-- Passage sélectionné --

━━━━━━━━━━━━━━━━

Chers destinataires de nos méditations en temps de confinement,
Tout le monde tente d’apercevoir l’après-confinement,
selon ses propres aspirations ou selon ses craintes,
depuis ceux qui craignent le retour du même, en pire,
à ceux qui appellent l’émergence d’un monde nouveau.
Permettez que votre serviteur vous fasse partager
son inquiétude au sujet dudit monde nouveau,
sans minorer pour autant les risques et dangers
du vraisemblable retour du même,
surtout pour les plus faibles économiquement.
De l’apologie des « circuits courts », voire de l’autarcie,
à celle du télétravail, voire du temps partiel,
le discours actuellement dominant
est le souhait du repli de l’individu sur lui-même,
sur son plaisir personnel,
au détriment de toutes les solidarités.
Ce n’est pas neuf, certes !
Mais cette longue période de confinement
va renforcer cette tendance.
La désagrégation de la nation, de l’école, de la famille, de la politique,
(de l’Église ?),
à laquelle nous assistons depuis des années,
risque enfin d’aboutir à ceci :
moi, seul au monde, décidant seul
des relations de proximité qui servent mon intérêt
(sans réaliser que je suis par là-même encore plus
le jouet de forces qui me dépassent
mais qui me sont de moins en moins visibles).

━━━━━━━━━━━━━━━━

-- Données fournies --
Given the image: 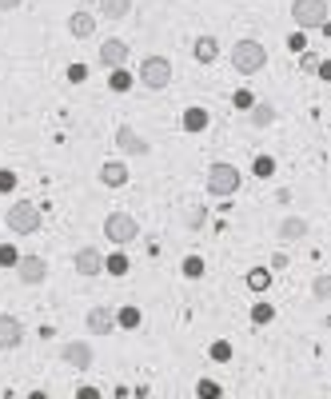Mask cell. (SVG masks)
Listing matches in <instances>:
<instances>
[{
	"instance_id": "8fae6325",
	"label": "cell",
	"mask_w": 331,
	"mask_h": 399,
	"mask_svg": "<svg viewBox=\"0 0 331 399\" xmlns=\"http://www.w3.org/2000/svg\"><path fill=\"white\" fill-rule=\"evenodd\" d=\"M100 64L112 68V72H116V68H124V64H128V44H124V40H116V36L104 40V44H100Z\"/></svg>"
},
{
	"instance_id": "9a60e30c",
	"label": "cell",
	"mask_w": 331,
	"mask_h": 399,
	"mask_svg": "<svg viewBox=\"0 0 331 399\" xmlns=\"http://www.w3.org/2000/svg\"><path fill=\"white\" fill-rule=\"evenodd\" d=\"M68 32L76 36V40H88L96 32V20H92V12H72L68 16Z\"/></svg>"
},
{
	"instance_id": "603a6c76",
	"label": "cell",
	"mask_w": 331,
	"mask_h": 399,
	"mask_svg": "<svg viewBox=\"0 0 331 399\" xmlns=\"http://www.w3.org/2000/svg\"><path fill=\"white\" fill-rule=\"evenodd\" d=\"M116 323H120V328H128V332H132V328H140V307H120Z\"/></svg>"
},
{
	"instance_id": "d4e9b609",
	"label": "cell",
	"mask_w": 331,
	"mask_h": 399,
	"mask_svg": "<svg viewBox=\"0 0 331 399\" xmlns=\"http://www.w3.org/2000/svg\"><path fill=\"white\" fill-rule=\"evenodd\" d=\"M196 396H200V399H220V383H216V380H200V383H196Z\"/></svg>"
},
{
	"instance_id": "ac0fdd59",
	"label": "cell",
	"mask_w": 331,
	"mask_h": 399,
	"mask_svg": "<svg viewBox=\"0 0 331 399\" xmlns=\"http://www.w3.org/2000/svg\"><path fill=\"white\" fill-rule=\"evenodd\" d=\"M303 236H307V220L303 216H287L280 223V239H303Z\"/></svg>"
},
{
	"instance_id": "d590c367",
	"label": "cell",
	"mask_w": 331,
	"mask_h": 399,
	"mask_svg": "<svg viewBox=\"0 0 331 399\" xmlns=\"http://www.w3.org/2000/svg\"><path fill=\"white\" fill-rule=\"evenodd\" d=\"M24 0H0V12H12V8H20Z\"/></svg>"
},
{
	"instance_id": "74e56055",
	"label": "cell",
	"mask_w": 331,
	"mask_h": 399,
	"mask_svg": "<svg viewBox=\"0 0 331 399\" xmlns=\"http://www.w3.org/2000/svg\"><path fill=\"white\" fill-rule=\"evenodd\" d=\"M28 399H48V396H44V391H32V396H28Z\"/></svg>"
},
{
	"instance_id": "30bf717a",
	"label": "cell",
	"mask_w": 331,
	"mask_h": 399,
	"mask_svg": "<svg viewBox=\"0 0 331 399\" xmlns=\"http://www.w3.org/2000/svg\"><path fill=\"white\" fill-rule=\"evenodd\" d=\"M72 268H76L80 275H100V271H104V252H100V248H76Z\"/></svg>"
},
{
	"instance_id": "484cf974",
	"label": "cell",
	"mask_w": 331,
	"mask_h": 399,
	"mask_svg": "<svg viewBox=\"0 0 331 399\" xmlns=\"http://www.w3.org/2000/svg\"><path fill=\"white\" fill-rule=\"evenodd\" d=\"M312 296H316V300H331V275H316V284H312Z\"/></svg>"
},
{
	"instance_id": "6da1fadb",
	"label": "cell",
	"mask_w": 331,
	"mask_h": 399,
	"mask_svg": "<svg viewBox=\"0 0 331 399\" xmlns=\"http://www.w3.org/2000/svg\"><path fill=\"white\" fill-rule=\"evenodd\" d=\"M264 64H268V48L260 44V40H236L232 44V68H236L239 76L264 72Z\"/></svg>"
},
{
	"instance_id": "4dcf8cb0",
	"label": "cell",
	"mask_w": 331,
	"mask_h": 399,
	"mask_svg": "<svg viewBox=\"0 0 331 399\" xmlns=\"http://www.w3.org/2000/svg\"><path fill=\"white\" fill-rule=\"evenodd\" d=\"M16 260H20L16 248H0V268H16Z\"/></svg>"
},
{
	"instance_id": "52a82bcc",
	"label": "cell",
	"mask_w": 331,
	"mask_h": 399,
	"mask_svg": "<svg viewBox=\"0 0 331 399\" xmlns=\"http://www.w3.org/2000/svg\"><path fill=\"white\" fill-rule=\"evenodd\" d=\"M16 280L28 284V287L44 284L48 280V260L44 255H20V260H16Z\"/></svg>"
},
{
	"instance_id": "8d00e7d4",
	"label": "cell",
	"mask_w": 331,
	"mask_h": 399,
	"mask_svg": "<svg viewBox=\"0 0 331 399\" xmlns=\"http://www.w3.org/2000/svg\"><path fill=\"white\" fill-rule=\"evenodd\" d=\"M76 399H100V391H96V387H80Z\"/></svg>"
},
{
	"instance_id": "7c38bea8",
	"label": "cell",
	"mask_w": 331,
	"mask_h": 399,
	"mask_svg": "<svg viewBox=\"0 0 331 399\" xmlns=\"http://www.w3.org/2000/svg\"><path fill=\"white\" fill-rule=\"evenodd\" d=\"M60 359H64V364H72L76 371H88V367H92V348L72 339V343H64V348H60Z\"/></svg>"
},
{
	"instance_id": "d6986e66",
	"label": "cell",
	"mask_w": 331,
	"mask_h": 399,
	"mask_svg": "<svg viewBox=\"0 0 331 399\" xmlns=\"http://www.w3.org/2000/svg\"><path fill=\"white\" fill-rule=\"evenodd\" d=\"M207 120H212L207 108H188V112H184V132H204Z\"/></svg>"
},
{
	"instance_id": "d6a6232c",
	"label": "cell",
	"mask_w": 331,
	"mask_h": 399,
	"mask_svg": "<svg viewBox=\"0 0 331 399\" xmlns=\"http://www.w3.org/2000/svg\"><path fill=\"white\" fill-rule=\"evenodd\" d=\"M212 359H216V364H228V359H232V348H228V343H216V348H212Z\"/></svg>"
},
{
	"instance_id": "e0dca14e",
	"label": "cell",
	"mask_w": 331,
	"mask_h": 399,
	"mask_svg": "<svg viewBox=\"0 0 331 399\" xmlns=\"http://www.w3.org/2000/svg\"><path fill=\"white\" fill-rule=\"evenodd\" d=\"M132 12V0H100V16L104 20H124Z\"/></svg>"
},
{
	"instance_id": "836d02e7",
	"label": "cell",
	"mask_w": 331,
	"mask_h": 399,
	"mask_svg": "<svg viewBox=\"0 0 331 399\" xmlns=\"http://www.w3.org/2000/svg\"><path fill=\"white\" fill-rule=\"evenodd\" d=\"M88 76V68H84V64H72V68H68V80H84Z\"/></svg>"
},
{
	"instance_id": "f546056e",
	"label": "cell",
	"mask_w": 331,
	"mask_h": 399,
	"mask_svg": "<svg viewBox=\"0 0 331 399\" xmlns=\"http://www.w3.org/2000/svg\"><path fill=\"white\" fill-rule=\"evenodd\" d=\"M287 48H291V52H307V36H303V32H291V36H287Z\"/></svg>"
},
{
	"instance_id": "2e32d148",
	"label": "cell",
	"mask_w": 331,
	"mask_h": 399,
	"mask_svg": "<svg viewBox=\"0 0 331 399\" xmlns=\"http://www.w3.org/2000/svg\"><path fill=\"white\" fill-rule=\"evenodd\" d=\"M192 52H196V60H200V64H212L216 56H220V44H216V36H200Z\"/></svg>"
},
{
	"instance_id": "5bb4252c",
	"label": "cell",
	"mask_w": 331,
	"mask_h": 399,
	"mask_svg": "<svg viewBox=\"0 0 331 399\" xmlns=\"http://www.w3.org/2000/svg\"><path fill=\"white\" fill-rule=\"evenodd\" d=\"M84 323H88V332H92V335H108L112 328H116V316H112L108 307H92Z\"/></svg>"
},
{
	"instance_id": "9c48e42d",
	"label": "cell",
	"mask_w": 331,
	"mask_h": 399,
	"mask_svg": "<svg viewBox=\"0 0 331 399\" xmlns=\"http://www.w3.org/2000/svg\"><path fill=\"white\" fill-rule=\"evenodd\" d=\"M116 144H120V152H132V156H148V152H152V144L144 140V136H140L132 124H120V128H116Z\"/></svg>"
},
{
	"instance_id": "3957f363",
	"label": "cell",
	"mask_w": 331,
	"mask_h": 399,
	"mask_svg": "<svg viewBox=\"0 0 331 399\" xmlns=\"http://www.w3.org/2000/svg\"><path fill=\"white\" fill-rule=\"evenodd\" d=\"M207 192H212V196H220V200H228V196H236L239 192V184H244V176H239V168L236 164H212V168H207Z\"/></svg>"
},
{
	"instance_id": "83f0119b",
	"label": "cell",
	"mask_w": 331,
	"mask_h": 399,
	"mask_svg": "<svg viewBox=\"0 0 331 399\" xmlns=\"http://www.w3.org/2000/svg\"><path fill=\"white\" fill-rule=\"evenodd\" d=\"M104 271H112V275H124V271H128V260H124L120 252L108 255V260H104Z\"/></svg>"
},
{
	"instance_id": "8992f818",
	"label": "cell",
	"mask_w": 331,
	"mask_h": 399,
	"mask_svg": "<svg viewBox=\"0 0 331 399\" xmlns=\"http://www.w3.org/2000/svg\"><path fill=\"white\" fill-rule=\"evenodd\" d=\"M104 236L112 244H132V239L140 236V223H136V216H128V212H112V216H104Z\"/></svg>"
},
{
	"instance_id": "4fadbf2b",
	"label": "cell",
	"mask_w": 331,
	"mask_h": 399,
	"mask_svg": "<svg viewBox=\"0 0 331 399\" xmlns=\"http://www.w3.org/2000/svg\"><path fill=\"white\" fill-rule=\"evenodd\" d=\"M100 184H104V188H124L128 184V164L124 160H104V164H100Z\"/></svg>"
},
{
	"instance_id": "44dd1931",
	"label": "cell",
	"mask_w": 331,
	"mask_h": 399,
	"mask_svg": "<svg viewBox=\"0 0 331 399\" xmlns=\"http://www.w3.org/2000/svg\"><path fill=\"white\" fill-rule=\"evenodd\" d=\"M248 287H252V291H268V287H271V271L268 268H252V271H248Z\"/></svg>"
},
{
	"instance_id": "7402d4cb",
	"label": "cell",
	"mask_w": 331,
	"mask_h": 399,
	"mask_svg": "<svg viewBox=\"0 0 331 399\" xmlns=\"http://www.w3.org/2000/svg\"><path fill=\"white\" fill-rule=\"evenodd\" d=\"M108 88L112 92H128V88H132V72H128V68H116L108 80Z\"/></svg>"
},
{
	"instance_id": "ba28073f",
	"label": "cell",
	"mask_w": 331,
	"mask_h": 399,
	"mask_svg": "<svg viewBox=\"0 0 331 399\" xmlns=\"http://www.w3.org/2000/svg\"><path fill=\"white\" fill-rule=\"evenodd\" d=\"M24 343V323L8 312H0V351H12Z\"/></svg>"
},
{
	"instance_id": "ffe728a7",
	"label": "cell",
	"mask_w": 331,
	"mask_h": 399,
	"mask_svg": "<svg viewBox=\"0 0 331 399\" xmlns=\"http://www.w3.org/2000/svg\"><path fill=\"white\" fill-rule=\"evenodd\" d=\"M248 116H252L255 128H268L271 120H275V108H271V104H252V108H248Z\"/></svg>"
},
{
	"instance_id": "4316f807",
	"label": "cell",
	"mask_w": 331,
	"mask_h": 399,
	"mask_svg": "<svg viewBox=\"0 0 331 399\" xmlns=\"http://www.w3.org/2000/svg\"><path fill=\"white\" fill-rule=\"evenodd\" d=\"M184 275H188V280H200V275H204V260H200V255H188V260H184Z\"/></svg>"
},
{
	"instance_id": "e575fe53",
	"label": "cell",
	"mask_w": 331,
	"mask_h": 399,
	"mask_svg": "<svg viewBox=\"0 0 331 399\" xmlns=\"http://www.w3.org/2000/svg\"><path fill=\"white\" fill-rule=\"evenodd\" d=\"M255 100H252V92H236V108H252Z\"/></svg>"
},
{
	"instance_id": "cb8c5ba5",
	"label": "cell",
	"mask_w": 331,
	"mask_h": 399,
	"mask_svg": "<svg viewBox=\"0 0 331 399\" xmlns=\"http://www.w3.org/2000/svg\"><path fill=\"white\" fill-rule=\"evenodd\" d=\"M271 319H275V307H271V303H255L252 307V323H271Z\"/></svg>"
},
{
	"instance_id": "1f68e13d",
	"label": "cell",
	"mask_w": 331,
	"mask_h": 399,
	"mask_svg": "<svg viewBox=\"0 0 331 399\" xmlns=\"http://www.w3.org/2000/svg\"><path fill=\"white\" fill-rule=\"evenodd\" d=\"M12 188H16V172H8V168H0V192L8 196Z\"/></svg>"
},
{
	"instance_id": "5b68a950",
	"label": "cell",
	"mask_w": 331,
	"mask_h": 399,
	"mask_svg": "<svg viewBox=\"0 0 331 399\" xmlns=\"http://www.w3.org/2000/svg\"><path fill=\"white\" fill-rule=\"evenodd\" d=\"M291 20L303 28H323L328 24V0H291Z\"/></svg>"
},
{
	"instance_id": "277c9868",
	"label": "cell",
	"mask_w": 331,
	"mask_h": 399,
	"mask_svg": "<svg viewBox=\"0 0 331 399\" xmlns=\"http://www.w3.org/2000/svg\"><path fill=\"white\" fill-rule=\"evenodd\" d=\"M140 84L152 92H164L172 84V60L168 56H144L140 60Z\"/></svg>"
},
{
	"instance_id": "f1b7e54d",
	"label": "cell",
	"mask_w": 331,
	"mask_h": 399,
	"mask_svg": "<svg viewBox=\"0 0 331 399\" xmlns=\"http://www.w3.org/2000/svg\"><path fill=\"white\" fill-rule=\"evenodd\" d=\"M271 172H275V160H271V156H260V160H255V176H260V180H268Z\"/></svg>"
},
{
	"instance_id": "7a4b0ae2",
	"label": "cell",
	"mask_w": 331,
	"mask_h": 399,
	"mask_svg": "<svg viewBox=\"0 0 331 399\" xmlns=\"http://www.w3.org/2000/svg\"><path fill=\"white\" fill-rule=\"evenodd\" d=\"M4 220H8V232H16V236H36L44 216H40V207L32 204V200H16Z\"/></svg>"
}]
</instances>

━━━━━━━━━━━━━━━━

-- Consigne --
Dans la méditation sur l'après-confinement, relevez chacune des réalités dont la désagrégation est évoquée, y compris celle placée entre parenthèses.

-- Résultat attendu --
la nation, l'école, la famille, la politique, l'Église